In essence: a cut-down version of the first Mega Man game, but with graphics made to fit the monochromatic Game Boy. First published in 1991 by Capcom.
Mega Man actually fits the diminutive Game Boy rather well and the highly challenging (not to mention highly frustrating) gameplay of the Famicom original translates perfectly to Nintendo‘s early handheld.
In this version Mega Man goes up against Cut Man, Ice Man, Elec Man, and Fire Man – all of whom appeared in the original NES game.

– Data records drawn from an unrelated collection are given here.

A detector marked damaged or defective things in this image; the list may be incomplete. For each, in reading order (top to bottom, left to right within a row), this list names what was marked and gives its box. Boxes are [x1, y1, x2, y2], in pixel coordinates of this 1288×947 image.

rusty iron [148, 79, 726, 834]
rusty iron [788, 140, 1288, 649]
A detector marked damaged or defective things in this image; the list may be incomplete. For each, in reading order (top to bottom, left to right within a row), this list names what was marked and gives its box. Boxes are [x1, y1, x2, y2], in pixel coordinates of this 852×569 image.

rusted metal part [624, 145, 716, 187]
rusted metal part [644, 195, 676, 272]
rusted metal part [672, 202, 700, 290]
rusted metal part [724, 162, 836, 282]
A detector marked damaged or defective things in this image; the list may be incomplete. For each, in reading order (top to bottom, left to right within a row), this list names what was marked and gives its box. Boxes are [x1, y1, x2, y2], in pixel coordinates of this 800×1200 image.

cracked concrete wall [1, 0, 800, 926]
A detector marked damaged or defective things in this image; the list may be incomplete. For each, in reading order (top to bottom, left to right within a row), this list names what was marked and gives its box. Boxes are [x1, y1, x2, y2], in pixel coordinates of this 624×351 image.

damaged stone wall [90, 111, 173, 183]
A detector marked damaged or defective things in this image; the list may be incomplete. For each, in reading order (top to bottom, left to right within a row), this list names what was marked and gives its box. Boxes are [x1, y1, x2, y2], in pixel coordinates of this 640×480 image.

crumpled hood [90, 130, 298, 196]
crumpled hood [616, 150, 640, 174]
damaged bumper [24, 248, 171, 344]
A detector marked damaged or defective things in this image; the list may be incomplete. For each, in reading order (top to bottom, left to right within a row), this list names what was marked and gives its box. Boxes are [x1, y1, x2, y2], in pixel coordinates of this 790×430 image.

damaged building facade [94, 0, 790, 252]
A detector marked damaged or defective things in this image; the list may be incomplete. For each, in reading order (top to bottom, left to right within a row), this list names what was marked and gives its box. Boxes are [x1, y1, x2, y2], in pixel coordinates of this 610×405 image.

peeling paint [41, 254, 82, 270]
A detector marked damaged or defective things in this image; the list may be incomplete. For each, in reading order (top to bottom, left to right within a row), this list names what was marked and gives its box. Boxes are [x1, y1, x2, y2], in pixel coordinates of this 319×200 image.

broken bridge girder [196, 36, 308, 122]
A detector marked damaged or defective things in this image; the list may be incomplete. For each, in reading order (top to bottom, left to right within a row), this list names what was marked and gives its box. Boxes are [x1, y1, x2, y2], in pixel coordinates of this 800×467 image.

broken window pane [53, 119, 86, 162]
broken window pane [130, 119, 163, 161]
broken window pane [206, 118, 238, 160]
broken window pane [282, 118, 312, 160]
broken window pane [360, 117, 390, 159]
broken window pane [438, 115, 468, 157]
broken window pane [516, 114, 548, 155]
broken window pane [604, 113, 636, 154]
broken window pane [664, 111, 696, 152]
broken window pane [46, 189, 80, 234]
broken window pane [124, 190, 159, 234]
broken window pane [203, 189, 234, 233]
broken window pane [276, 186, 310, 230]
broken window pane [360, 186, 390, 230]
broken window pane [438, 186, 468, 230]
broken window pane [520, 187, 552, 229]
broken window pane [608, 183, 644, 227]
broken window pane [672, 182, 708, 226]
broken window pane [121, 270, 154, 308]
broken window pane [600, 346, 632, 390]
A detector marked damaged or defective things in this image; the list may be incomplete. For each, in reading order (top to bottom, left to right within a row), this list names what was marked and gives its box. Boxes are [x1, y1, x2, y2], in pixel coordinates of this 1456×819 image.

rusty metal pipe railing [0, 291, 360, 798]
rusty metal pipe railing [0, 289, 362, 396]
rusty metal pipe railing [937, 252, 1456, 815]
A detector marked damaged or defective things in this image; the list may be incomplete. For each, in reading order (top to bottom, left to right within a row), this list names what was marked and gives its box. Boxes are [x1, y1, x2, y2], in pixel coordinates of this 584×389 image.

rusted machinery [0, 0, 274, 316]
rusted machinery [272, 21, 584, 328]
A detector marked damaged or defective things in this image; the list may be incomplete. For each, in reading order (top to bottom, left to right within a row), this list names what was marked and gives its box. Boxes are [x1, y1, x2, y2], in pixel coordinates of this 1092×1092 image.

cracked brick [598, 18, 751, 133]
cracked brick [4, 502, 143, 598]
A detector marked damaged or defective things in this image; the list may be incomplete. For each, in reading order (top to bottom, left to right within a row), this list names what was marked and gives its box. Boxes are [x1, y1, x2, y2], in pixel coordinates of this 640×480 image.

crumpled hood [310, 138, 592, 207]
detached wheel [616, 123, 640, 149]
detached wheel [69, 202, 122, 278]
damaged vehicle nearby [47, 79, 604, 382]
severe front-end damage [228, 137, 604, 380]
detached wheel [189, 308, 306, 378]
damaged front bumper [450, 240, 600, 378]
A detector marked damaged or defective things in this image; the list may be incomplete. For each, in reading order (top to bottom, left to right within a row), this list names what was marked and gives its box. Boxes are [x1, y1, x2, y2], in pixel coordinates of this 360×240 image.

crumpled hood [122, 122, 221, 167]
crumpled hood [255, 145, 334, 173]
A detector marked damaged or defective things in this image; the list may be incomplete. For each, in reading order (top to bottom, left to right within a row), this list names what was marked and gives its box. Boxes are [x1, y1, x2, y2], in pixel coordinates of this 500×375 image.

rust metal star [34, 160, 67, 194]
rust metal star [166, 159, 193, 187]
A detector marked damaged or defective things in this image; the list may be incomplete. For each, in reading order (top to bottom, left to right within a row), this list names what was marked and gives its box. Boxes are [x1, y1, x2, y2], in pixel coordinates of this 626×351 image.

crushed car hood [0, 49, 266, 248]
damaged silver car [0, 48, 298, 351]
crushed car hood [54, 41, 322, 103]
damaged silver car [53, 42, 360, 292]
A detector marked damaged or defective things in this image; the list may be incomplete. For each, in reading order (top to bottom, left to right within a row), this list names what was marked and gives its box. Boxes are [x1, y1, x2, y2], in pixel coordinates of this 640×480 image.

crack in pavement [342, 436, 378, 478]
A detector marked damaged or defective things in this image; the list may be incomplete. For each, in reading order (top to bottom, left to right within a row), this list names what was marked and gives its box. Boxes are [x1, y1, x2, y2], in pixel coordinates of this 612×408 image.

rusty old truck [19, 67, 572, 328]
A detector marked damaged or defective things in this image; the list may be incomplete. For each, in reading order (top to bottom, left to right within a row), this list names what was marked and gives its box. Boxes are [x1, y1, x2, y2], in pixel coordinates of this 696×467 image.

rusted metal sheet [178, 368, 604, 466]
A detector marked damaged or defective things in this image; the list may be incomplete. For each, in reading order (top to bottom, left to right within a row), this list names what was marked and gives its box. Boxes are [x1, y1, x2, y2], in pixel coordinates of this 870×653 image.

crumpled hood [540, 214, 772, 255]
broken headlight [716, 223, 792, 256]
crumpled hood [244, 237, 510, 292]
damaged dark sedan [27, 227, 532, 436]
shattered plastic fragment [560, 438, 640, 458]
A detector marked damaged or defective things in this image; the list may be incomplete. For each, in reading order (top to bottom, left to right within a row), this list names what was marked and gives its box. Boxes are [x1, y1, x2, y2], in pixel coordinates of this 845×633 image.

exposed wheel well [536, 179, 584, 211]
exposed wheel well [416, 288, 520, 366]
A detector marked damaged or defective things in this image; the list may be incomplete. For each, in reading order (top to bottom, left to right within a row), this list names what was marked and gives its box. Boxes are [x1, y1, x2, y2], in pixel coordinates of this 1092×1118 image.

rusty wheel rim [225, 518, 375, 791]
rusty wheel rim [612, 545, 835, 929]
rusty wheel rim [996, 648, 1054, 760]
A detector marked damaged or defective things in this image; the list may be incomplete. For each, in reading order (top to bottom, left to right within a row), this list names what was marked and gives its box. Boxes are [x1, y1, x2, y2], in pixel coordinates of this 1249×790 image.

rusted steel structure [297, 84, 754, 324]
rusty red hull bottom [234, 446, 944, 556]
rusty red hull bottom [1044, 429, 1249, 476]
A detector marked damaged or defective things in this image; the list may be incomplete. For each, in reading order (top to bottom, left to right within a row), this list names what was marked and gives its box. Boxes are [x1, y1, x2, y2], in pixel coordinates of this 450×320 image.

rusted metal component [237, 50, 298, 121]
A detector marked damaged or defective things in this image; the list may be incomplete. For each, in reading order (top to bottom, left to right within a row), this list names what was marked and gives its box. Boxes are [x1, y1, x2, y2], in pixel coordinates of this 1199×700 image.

Not quite as much fun as the original, or its subsequent sequels, but a decent enough game nonetheless.
There are over 130 Mega Man titles, and many are essentially the same formula. That is: choose a level based on one of a number of boss enemies (usually themed, with a unique name); run and jump your way through a tortuous series of platforms and ladders to reach said boss; then whup its ass in a boss fight.
Mega Man 3 first came out on the Famicom in Japan in September 1990. Of the first three Mega Man games it is arguably the most polished. It is a tough game though. Like all Mega Man games.
In this one you’re up against Magnet Man, Hard Man, Top Man, Shadow Man, Spark Man, Snake Man, Gemini Man, Needle Man. You can guess what Spark Man does, but what does Needle Man do?! You’ll have to play the game to find out… 🙂
A playable dog character, called Rush, made his debut in this game. As did Mega Man‘s ‘slide’ move, which allows him to slide under low barriers and enemy attacks.